High Court rejeita impugnação por ordem pública à sentença arbitral LCIA de €214 milhões em OWH SE v RTI e Rusal

As histórias são agrupadas entre idiomas, reescritas num formato editorial fixo e ligadas às fontes originais. Como informamos.

Resumo

  • A High Court mantém a execução da sentença arbitral LCIA de €214 milhões contra a RTI e a Rusal.
  • A impugnação por ordem pública da Rusal, baseada na legislação de sanções de Jersey, foi rejeitada.
  • O pedido de suspender a execução enquanto prosseguia arbitragem BIT e apelação ao Privy Council foi negado.
  • O litígio subjacente envolve operações de swap de moedas afetadas por sanções após a invasão da Ucrânia pela Rússia em 2022.

Visão geral

A High Court rejeitou o pedido da Rusal para anular a permissão para executar uma sentença arbitral da London Court of International Arbitration (LCIA) no valor de €214 milhões, em favor de OWH SE, uma instituição de crédito alemã anteriormente conhecida como VTB Bank (Europe) SE. O acórdão, proferido por Mrs Justice Dias em 1 de maio de 2026, também negou um pedido de suspensão relacionado com uma arbitragem BIT pendente e com uma proposta de apelação ao Privy Council. O litígio diz respeito a uma série de operações de hedge afetadas por sanções após a invasão da Ucrânia pela Rússia.

A decisão descreve o contexto em que a RTI, empresa do grupo Rusal, recusou-se a pagar chamadas de margem, com o argumento de que tais pagamentos poderiam beneficiar indiretamente a entidade sancionada.

O que aconteceu

A arbitragem decorreu de contratos de swap de moedas documentados ao abrigo de um ISDA Master Agreement e regidos pelo direito inglês. Depois de a VTB Russia (empresa-mãe da OWH) ser sancionada pelo Reino Unido, por Jersey e por Gibraltar após a invasão da Ucrânia em fevereiro de 2022, a RTI (uma empresa do grupo Rusal) recusou-se a pagar chamadas de margem, sustentando que esses pagamentos poderiam beneficiar de forma indireta a entidade sancionada.

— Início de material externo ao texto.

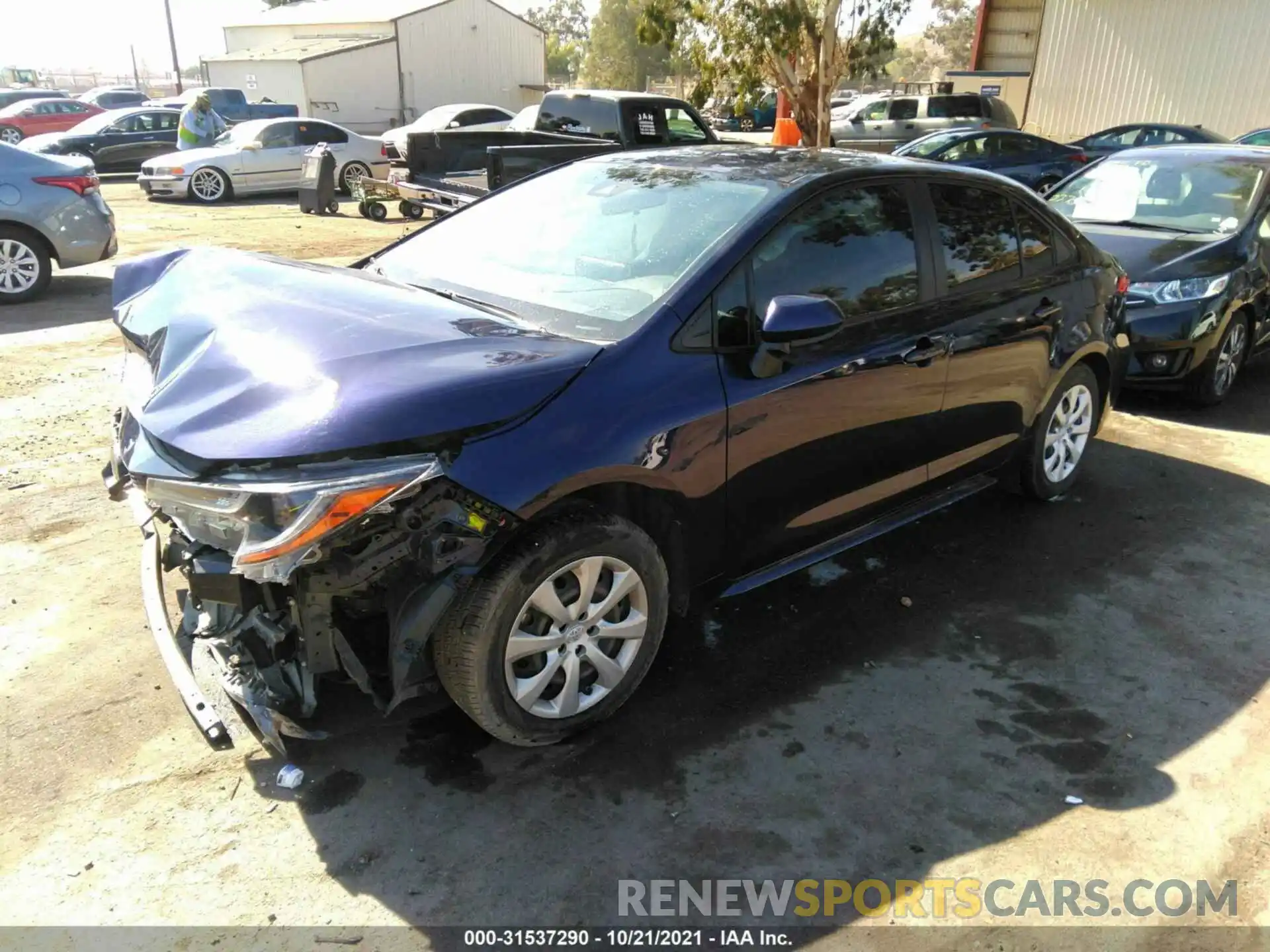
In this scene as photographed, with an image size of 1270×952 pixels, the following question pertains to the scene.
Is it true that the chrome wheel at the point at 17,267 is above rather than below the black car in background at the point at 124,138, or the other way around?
below

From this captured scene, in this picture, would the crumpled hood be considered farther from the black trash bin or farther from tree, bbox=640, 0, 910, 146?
tree, bbox=640, 0, 910, 146

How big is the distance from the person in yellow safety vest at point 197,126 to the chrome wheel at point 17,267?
31.5 feet

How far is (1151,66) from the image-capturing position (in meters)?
24.3

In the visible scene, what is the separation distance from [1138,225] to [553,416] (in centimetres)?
636

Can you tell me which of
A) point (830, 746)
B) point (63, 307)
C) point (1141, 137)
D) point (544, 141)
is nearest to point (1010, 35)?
point (1141, 137)

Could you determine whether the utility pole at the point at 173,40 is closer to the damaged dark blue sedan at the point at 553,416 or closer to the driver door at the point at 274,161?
the driver door at the point at 274,161

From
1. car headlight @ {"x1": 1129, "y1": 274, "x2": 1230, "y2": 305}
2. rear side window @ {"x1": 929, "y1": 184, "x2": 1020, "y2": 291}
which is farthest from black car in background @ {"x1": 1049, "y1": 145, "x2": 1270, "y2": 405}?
rear side window @ {"x1": 929, "y1": 184, "x2": 1020, "y2": 291}

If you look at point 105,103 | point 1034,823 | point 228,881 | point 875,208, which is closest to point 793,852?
point 1034,823

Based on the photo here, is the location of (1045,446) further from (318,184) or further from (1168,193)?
(318,184)

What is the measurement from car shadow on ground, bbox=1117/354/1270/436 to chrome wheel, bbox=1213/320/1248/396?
6.1 inches

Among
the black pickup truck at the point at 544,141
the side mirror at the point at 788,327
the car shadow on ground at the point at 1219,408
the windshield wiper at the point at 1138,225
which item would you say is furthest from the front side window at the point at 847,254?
the black pickup truck at the point at 544,141

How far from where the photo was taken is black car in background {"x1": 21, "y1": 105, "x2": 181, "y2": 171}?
19.8 meters

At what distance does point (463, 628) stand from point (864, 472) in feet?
5.87

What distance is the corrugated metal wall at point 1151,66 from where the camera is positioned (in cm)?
2294
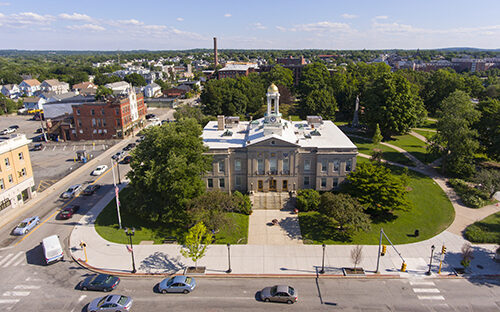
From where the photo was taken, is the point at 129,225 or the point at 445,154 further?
the point at 445,154

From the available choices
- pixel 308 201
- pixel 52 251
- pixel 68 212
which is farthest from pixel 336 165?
pixel 68 212

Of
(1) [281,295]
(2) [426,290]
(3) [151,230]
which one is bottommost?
(2) [426,290]

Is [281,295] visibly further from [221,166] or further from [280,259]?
[221,166]

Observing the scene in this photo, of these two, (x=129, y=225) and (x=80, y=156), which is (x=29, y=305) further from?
(x=80, y=156)

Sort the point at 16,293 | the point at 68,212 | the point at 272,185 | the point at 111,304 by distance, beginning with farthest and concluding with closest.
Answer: the point at 272,185
the point at 68,212
the point at 16,293
the point at 111,304

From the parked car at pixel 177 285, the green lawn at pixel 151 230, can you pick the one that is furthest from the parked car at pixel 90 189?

A OWH declarou um Event of Default e rescindiu o contrato, dando origem a uma responsabilidade reclamada de aproximadamente €214 milhões. O tribunal arbitral decidiu a favor da OWH, concluindo que a RTI estava impedida (estopped) de contestar a validade da prestação de serviços e não podia invocar defesas de ilegalidade que não tivessem sido suscitadas em tempo oportuno.

A Rusal contestou a execução nos tribunais ingleses, argumentando, entre outros pontos, que a legislação de sanções de Jersey (Article 46A) conferia imunidade à execução como questão de ordem pública inglesa. Mrs Justice Dias considerou que, mesmo admitindo algum mérito às alegações jurídicas da Rusal, a exceção de ordem pública não estava ativada: o regime oferecia uma defesa potencial, mas não proibía de forma direta o pagamento; a questão não foi discutida perante o tribunal arbitral; e a Rusal não podia beneficiar-se das regras de Jersey por não ser uma entidade de Jersey.

O tribunal também recusou os pedidos da Rusal de suspensão com base numa arbitragem BIT recentemente apresentada contra a OWH e a Alemanha, concluindo que a pretensão ao abrigo da BIT não tinha fundamentos persuasivos e introduziria uma demora injustificada.

Contexto

O desafio da Rusal à execução segue-se a múltiplas tentativas falhadas desde a prolação da sentença arbitral em setembro de 2024. A ação executória se relaciona com responsabilidades de margin call ao abrigo de contratos financeiros afetados por regimes de sanções em rápida mudança. Os argumentos da Rusal citaram alterações jurídicas internacionais e domésticas e jurisprudência recente, incluindo uma decisão da UK Supreme Court sobre a interpretação da legislação de sanções.

A arbitragem BIT relatada, instaurada pela Rusal contra a OWH e o Estado alemão, alega enriquecimento sem causa e conspiração vinculadas a medidas de regulação financeira (BaFin) durante o ring-fencing dos ativos da VTB Russia.

Porque importa

  • A decisão reafirma a abordagem dos tribunais ingleses à execução de arbitragens no contexto de sanções, esclarecendo que defesas estatutárias opcionais não bloqueiam a execução, por si só e sem fatores adicionais, como questão de ordem pública.
  • Confirma que questões não suscitadas perante tribunais arbitrais ainda podem ser levantadas em procedimentos de execução, mas serão ponderadas de acordo com o contexto.
  • O desfecho também evidencia a relutância do Judiciário em suspender a execução com base em procedimentos paralelos ou especulativos, como arbitragens BIT recentemente instauradas.